> _WHAT TO PRODUCE_: In the data below, the answer is the run of lines from the line containing "Prof. Dr. Azzizollah" through the line containing "- Vacuno: producción de añojos", both included; print it exactly and nothing else.

> _SUPPLIED INFORMATION_:
++++++++++
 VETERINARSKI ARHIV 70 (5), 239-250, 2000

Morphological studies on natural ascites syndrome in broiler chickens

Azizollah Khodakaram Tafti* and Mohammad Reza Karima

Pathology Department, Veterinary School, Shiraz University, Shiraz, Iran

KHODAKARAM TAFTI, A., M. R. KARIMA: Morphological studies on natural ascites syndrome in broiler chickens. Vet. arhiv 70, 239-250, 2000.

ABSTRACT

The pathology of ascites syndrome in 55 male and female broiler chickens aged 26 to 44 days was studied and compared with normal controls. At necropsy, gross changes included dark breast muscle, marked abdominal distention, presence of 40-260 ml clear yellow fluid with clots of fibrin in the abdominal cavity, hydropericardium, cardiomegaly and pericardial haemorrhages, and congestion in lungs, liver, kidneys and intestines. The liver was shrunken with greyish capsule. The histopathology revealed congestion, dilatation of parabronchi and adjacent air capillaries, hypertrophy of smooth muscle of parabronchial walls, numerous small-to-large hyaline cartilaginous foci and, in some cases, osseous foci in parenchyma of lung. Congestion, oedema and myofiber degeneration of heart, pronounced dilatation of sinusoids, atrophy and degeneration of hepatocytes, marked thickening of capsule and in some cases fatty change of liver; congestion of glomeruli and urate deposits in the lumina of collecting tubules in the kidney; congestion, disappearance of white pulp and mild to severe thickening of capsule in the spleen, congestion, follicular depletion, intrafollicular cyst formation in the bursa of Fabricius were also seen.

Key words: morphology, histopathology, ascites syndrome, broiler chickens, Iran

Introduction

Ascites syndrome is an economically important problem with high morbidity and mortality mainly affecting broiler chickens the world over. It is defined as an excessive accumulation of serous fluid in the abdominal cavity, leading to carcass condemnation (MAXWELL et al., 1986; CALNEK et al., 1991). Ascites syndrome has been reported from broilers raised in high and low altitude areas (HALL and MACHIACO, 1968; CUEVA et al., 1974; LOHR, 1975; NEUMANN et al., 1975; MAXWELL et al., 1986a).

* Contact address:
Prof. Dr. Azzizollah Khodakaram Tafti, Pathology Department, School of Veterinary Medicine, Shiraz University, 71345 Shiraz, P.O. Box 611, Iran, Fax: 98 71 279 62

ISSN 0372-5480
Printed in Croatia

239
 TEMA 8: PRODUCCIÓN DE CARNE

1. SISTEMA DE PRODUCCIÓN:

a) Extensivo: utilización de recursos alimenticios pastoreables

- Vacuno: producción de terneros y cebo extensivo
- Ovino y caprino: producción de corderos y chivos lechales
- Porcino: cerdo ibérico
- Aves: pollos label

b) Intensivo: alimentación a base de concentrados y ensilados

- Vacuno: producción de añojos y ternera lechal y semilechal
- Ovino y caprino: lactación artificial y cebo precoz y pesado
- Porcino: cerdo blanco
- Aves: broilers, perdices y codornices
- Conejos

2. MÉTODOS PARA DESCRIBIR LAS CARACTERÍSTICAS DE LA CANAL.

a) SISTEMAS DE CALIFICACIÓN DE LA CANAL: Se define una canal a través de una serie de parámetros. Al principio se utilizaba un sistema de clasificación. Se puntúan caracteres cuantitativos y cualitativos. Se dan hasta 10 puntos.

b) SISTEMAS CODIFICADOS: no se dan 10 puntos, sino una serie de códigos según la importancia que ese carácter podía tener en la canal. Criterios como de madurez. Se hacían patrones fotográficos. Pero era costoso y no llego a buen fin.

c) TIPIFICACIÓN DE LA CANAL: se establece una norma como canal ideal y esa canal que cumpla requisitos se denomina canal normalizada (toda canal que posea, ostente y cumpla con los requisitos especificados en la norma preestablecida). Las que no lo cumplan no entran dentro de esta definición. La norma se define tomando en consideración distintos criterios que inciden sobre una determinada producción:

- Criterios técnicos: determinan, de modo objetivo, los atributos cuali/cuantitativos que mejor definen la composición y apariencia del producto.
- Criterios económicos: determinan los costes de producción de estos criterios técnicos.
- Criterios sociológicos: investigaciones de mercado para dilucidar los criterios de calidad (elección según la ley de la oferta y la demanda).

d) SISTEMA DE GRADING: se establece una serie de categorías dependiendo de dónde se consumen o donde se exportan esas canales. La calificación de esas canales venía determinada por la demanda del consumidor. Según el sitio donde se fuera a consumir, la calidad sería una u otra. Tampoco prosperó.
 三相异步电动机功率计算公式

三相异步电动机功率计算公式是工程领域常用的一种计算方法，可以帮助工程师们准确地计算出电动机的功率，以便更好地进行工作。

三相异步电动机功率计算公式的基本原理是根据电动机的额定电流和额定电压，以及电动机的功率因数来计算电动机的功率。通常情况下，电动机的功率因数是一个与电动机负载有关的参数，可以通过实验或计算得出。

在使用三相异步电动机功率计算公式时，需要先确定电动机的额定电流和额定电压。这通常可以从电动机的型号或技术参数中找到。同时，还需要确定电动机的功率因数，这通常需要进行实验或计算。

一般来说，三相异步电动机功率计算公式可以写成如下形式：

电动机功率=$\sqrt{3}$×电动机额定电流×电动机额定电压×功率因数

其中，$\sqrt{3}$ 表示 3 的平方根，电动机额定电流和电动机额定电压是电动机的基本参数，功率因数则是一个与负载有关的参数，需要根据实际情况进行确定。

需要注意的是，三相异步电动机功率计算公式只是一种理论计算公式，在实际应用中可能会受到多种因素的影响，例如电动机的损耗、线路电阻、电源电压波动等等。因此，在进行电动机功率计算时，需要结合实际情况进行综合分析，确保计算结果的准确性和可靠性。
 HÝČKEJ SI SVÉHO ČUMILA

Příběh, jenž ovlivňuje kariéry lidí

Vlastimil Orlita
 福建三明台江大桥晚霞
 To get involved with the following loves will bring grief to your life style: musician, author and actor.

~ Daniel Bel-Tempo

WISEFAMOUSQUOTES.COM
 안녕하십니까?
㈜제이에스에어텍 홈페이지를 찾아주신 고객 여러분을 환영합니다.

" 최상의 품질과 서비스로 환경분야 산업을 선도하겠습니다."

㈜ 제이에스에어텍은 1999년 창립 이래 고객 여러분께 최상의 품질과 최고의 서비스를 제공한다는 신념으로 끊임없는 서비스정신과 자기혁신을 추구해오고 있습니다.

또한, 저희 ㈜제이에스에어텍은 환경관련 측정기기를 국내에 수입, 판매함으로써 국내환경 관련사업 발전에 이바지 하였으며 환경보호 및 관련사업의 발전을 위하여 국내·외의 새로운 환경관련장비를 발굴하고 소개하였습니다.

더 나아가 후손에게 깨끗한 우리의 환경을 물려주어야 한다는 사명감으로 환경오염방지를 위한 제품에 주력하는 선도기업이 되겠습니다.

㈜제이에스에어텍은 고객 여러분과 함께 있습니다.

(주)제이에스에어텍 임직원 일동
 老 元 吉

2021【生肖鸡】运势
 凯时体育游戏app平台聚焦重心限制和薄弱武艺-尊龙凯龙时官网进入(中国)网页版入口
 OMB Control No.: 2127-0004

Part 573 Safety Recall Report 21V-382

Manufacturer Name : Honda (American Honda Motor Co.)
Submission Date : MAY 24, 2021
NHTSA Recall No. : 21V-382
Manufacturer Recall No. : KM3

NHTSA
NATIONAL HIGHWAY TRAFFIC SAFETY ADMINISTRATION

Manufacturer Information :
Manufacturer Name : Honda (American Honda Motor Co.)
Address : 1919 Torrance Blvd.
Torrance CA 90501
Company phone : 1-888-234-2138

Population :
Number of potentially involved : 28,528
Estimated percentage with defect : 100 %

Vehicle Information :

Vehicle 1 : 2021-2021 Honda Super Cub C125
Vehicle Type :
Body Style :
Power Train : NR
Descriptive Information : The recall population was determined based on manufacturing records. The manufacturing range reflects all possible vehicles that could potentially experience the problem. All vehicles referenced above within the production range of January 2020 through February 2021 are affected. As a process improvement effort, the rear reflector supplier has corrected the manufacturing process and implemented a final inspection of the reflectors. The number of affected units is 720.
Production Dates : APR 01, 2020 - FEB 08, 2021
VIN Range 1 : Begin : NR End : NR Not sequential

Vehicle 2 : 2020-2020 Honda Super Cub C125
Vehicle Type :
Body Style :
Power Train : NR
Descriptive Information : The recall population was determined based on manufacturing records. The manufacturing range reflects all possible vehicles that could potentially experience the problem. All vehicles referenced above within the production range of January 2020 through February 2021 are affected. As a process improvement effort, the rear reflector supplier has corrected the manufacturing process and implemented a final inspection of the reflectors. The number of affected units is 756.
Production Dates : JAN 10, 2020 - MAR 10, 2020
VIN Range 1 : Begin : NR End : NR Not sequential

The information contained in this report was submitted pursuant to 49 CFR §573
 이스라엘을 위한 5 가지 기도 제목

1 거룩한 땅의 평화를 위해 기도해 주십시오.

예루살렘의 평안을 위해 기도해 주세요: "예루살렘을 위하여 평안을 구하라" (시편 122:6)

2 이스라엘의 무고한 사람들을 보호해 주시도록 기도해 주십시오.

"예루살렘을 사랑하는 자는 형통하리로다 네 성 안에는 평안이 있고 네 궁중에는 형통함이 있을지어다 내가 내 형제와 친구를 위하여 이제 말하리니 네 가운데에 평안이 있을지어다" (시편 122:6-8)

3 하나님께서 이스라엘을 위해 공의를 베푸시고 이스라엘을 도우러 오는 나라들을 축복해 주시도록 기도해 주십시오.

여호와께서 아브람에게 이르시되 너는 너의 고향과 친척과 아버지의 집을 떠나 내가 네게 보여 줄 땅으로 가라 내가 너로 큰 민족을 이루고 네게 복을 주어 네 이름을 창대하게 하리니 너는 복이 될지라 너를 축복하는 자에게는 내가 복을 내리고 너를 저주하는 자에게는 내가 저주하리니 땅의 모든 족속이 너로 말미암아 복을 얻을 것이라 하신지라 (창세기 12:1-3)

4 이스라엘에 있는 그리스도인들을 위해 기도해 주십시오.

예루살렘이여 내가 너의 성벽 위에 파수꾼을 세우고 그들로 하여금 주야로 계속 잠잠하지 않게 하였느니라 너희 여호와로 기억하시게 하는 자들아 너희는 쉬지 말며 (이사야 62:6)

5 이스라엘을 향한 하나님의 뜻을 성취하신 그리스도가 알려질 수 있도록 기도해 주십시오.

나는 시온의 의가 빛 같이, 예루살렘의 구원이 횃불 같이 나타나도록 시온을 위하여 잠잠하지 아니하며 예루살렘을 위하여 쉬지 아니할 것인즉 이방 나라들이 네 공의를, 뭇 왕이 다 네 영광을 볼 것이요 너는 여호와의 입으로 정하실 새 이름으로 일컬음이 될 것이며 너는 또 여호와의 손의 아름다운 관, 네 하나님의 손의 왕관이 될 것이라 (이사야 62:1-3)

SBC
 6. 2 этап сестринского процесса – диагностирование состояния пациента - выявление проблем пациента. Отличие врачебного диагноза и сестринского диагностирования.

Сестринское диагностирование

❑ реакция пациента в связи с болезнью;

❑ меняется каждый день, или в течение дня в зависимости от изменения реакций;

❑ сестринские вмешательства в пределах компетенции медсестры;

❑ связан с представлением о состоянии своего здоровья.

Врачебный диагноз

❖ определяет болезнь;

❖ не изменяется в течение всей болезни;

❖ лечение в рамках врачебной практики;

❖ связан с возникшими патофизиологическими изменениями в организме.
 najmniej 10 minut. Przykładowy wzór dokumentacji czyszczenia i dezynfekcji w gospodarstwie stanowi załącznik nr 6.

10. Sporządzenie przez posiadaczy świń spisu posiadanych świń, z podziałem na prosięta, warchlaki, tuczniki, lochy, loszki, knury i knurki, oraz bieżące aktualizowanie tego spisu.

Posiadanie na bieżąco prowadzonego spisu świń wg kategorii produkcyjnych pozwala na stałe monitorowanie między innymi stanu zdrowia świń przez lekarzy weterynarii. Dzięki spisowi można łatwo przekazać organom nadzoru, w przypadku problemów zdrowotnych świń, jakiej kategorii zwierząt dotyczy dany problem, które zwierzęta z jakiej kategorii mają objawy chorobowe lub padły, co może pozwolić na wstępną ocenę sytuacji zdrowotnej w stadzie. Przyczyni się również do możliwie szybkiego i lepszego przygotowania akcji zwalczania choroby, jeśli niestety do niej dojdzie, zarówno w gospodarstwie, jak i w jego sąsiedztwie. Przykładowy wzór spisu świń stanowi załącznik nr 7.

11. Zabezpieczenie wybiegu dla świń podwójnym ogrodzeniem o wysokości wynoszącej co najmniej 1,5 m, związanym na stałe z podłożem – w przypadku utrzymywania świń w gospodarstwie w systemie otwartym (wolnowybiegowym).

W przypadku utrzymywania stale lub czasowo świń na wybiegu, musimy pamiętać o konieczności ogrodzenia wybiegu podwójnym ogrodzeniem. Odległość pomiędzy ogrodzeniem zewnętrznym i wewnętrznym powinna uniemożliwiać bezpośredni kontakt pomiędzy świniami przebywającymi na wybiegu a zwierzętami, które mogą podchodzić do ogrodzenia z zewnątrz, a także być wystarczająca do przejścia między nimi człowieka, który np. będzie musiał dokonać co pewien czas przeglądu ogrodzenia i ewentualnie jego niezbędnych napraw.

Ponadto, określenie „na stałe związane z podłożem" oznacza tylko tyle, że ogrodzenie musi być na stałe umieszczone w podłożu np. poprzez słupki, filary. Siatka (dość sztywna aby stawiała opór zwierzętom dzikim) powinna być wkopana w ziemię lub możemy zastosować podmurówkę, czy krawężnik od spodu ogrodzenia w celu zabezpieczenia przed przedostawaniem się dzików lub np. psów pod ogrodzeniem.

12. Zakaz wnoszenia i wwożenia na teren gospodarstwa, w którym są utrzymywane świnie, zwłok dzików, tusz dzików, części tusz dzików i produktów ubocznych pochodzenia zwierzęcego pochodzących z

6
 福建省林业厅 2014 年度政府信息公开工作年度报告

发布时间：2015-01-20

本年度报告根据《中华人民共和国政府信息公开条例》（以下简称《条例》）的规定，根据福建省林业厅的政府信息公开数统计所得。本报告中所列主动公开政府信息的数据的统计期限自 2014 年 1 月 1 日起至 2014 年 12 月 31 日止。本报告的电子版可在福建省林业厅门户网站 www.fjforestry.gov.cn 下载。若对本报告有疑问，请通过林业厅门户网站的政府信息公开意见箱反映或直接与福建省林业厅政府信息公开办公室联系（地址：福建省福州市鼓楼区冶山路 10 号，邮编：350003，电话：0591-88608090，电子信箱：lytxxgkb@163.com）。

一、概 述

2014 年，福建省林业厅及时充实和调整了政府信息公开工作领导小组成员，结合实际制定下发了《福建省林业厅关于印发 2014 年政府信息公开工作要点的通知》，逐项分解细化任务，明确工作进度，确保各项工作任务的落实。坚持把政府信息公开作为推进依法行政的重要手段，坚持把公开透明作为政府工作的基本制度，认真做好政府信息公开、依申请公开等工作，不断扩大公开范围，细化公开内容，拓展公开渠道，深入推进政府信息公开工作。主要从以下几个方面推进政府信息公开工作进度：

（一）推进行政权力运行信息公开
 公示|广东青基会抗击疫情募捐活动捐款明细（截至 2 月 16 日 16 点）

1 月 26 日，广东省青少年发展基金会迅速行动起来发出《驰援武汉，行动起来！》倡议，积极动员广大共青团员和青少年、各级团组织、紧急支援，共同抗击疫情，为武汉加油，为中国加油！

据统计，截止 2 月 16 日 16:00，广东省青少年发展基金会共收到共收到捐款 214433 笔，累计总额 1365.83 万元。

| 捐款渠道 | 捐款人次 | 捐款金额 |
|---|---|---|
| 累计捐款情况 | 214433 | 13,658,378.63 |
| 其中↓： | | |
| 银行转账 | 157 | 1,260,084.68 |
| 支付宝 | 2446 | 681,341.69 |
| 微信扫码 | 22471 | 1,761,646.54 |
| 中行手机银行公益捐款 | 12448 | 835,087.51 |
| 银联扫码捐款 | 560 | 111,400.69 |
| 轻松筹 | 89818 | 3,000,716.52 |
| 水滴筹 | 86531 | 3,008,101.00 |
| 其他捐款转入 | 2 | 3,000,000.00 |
++++++++++
> _TASK RESPONSE_:
Prof. Dr. Azzizollah Khodakaram Tafti, Pathology Department, School of Veterinary Medicine, Shiraz University, 71345 Shiraz, P.O. Box 611, Iran, Fax: 98 71 279 62

ISSN 0372-5480
Printed in Croatia

239
 TEMA 8: PRODUCCIÓN DE CARNE

1. SISTEMA DE PRODUCCIÓN:

a) Extensivo: utilización de recursos alimenticios pastoreables

- Vacuno: producción de terneros y cebo extensivo
- Ovino y caprino: producción de corderos y chivos lechales
- Porcino: cerdo ibérico
- Aves: pollos label

b) Intensivo: alimentación a base de concentrados y ensilados

- Vacuno: producción de añojos y ternera lechal y semilechal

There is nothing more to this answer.